REQUIRED ACTION
Can you copy the text of the data below word for word, leaving out the pictures?
————————
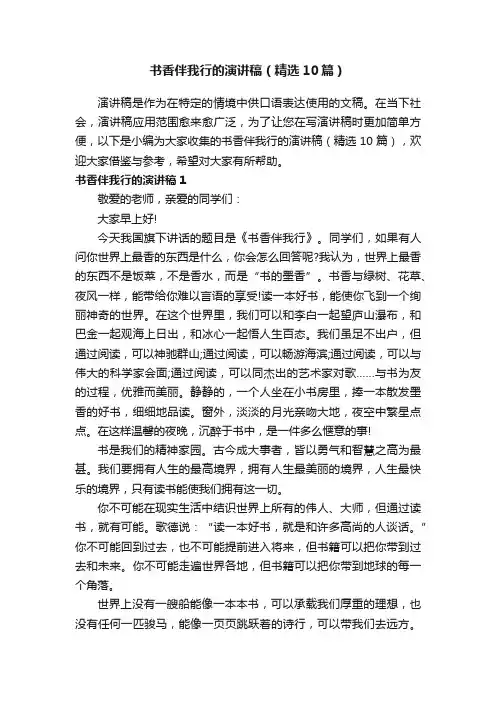 书香伴我行的演讲稿（精选10篇）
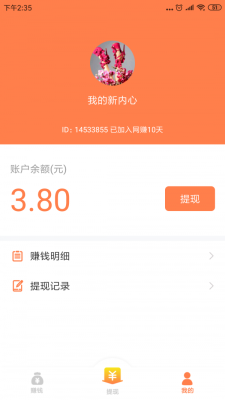 乐乐赚APP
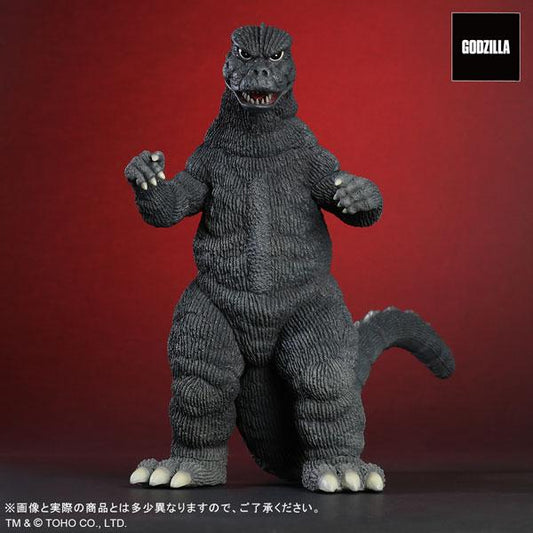 [Pre-order] Toho's Big Monster Series Godzilla (1974) finished model "Pre-order in January 2025"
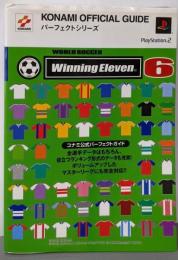World soccerウイニングイレブン6コナミ公式パーフェクトガイド<KONAMI official guideパーフェクトシリーズ>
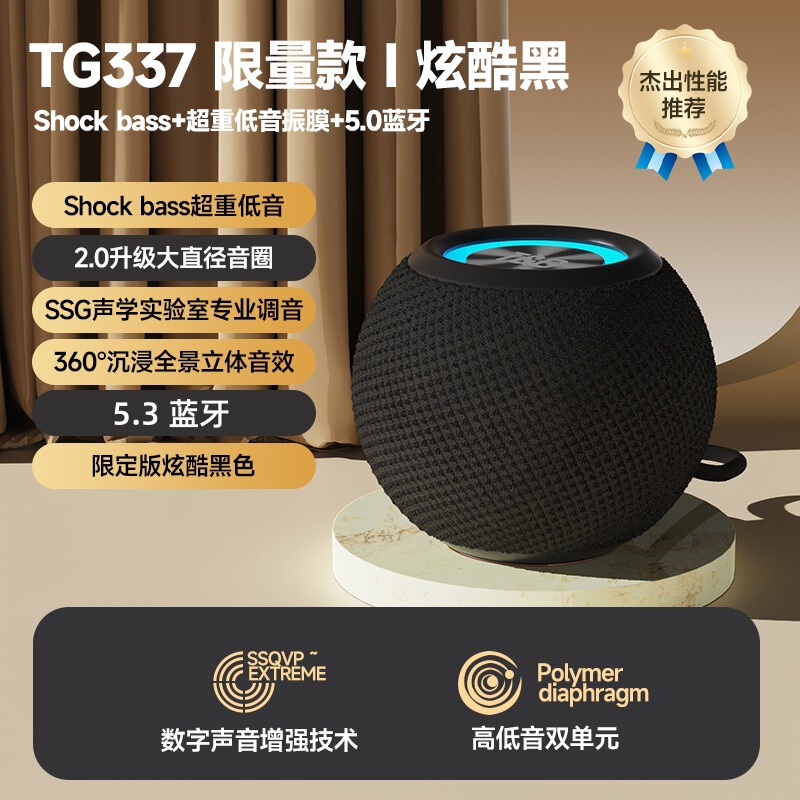 Bluetooth スピーカー家庭用屋外ポータブル超サブウーファー高品質超長バッテリー寿命ワイヤレスミニスピーカー|undefined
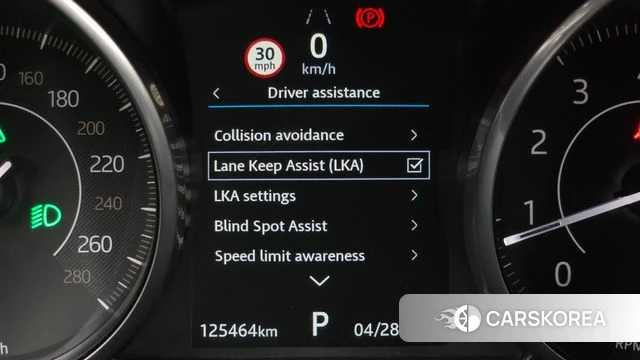 Jaguar E-PACE 2018 Белый из Кореи, фото 6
————————
OUTPUT FOR THIS TASK
 书香伴我行的演讲稿（精选10篇）
 乐乐赚APP
 [Pre-order] Toho's Big Monster Series Godzilla (1974) finished model "Pre-order in January 2025"
World soccerウイニングイレブン6コナミ公式パーフェクトガイド<KONAMI official guideパーフェクトシリーズ>
 Bluetooth スピーカー家庭用屋外ポータブル超サブウーファー高品質超長バッテリー寿命ワイヤレスミニスピーカー|undefined
 Jaguar E-PACE 2018 Белый из Кореи, фото 6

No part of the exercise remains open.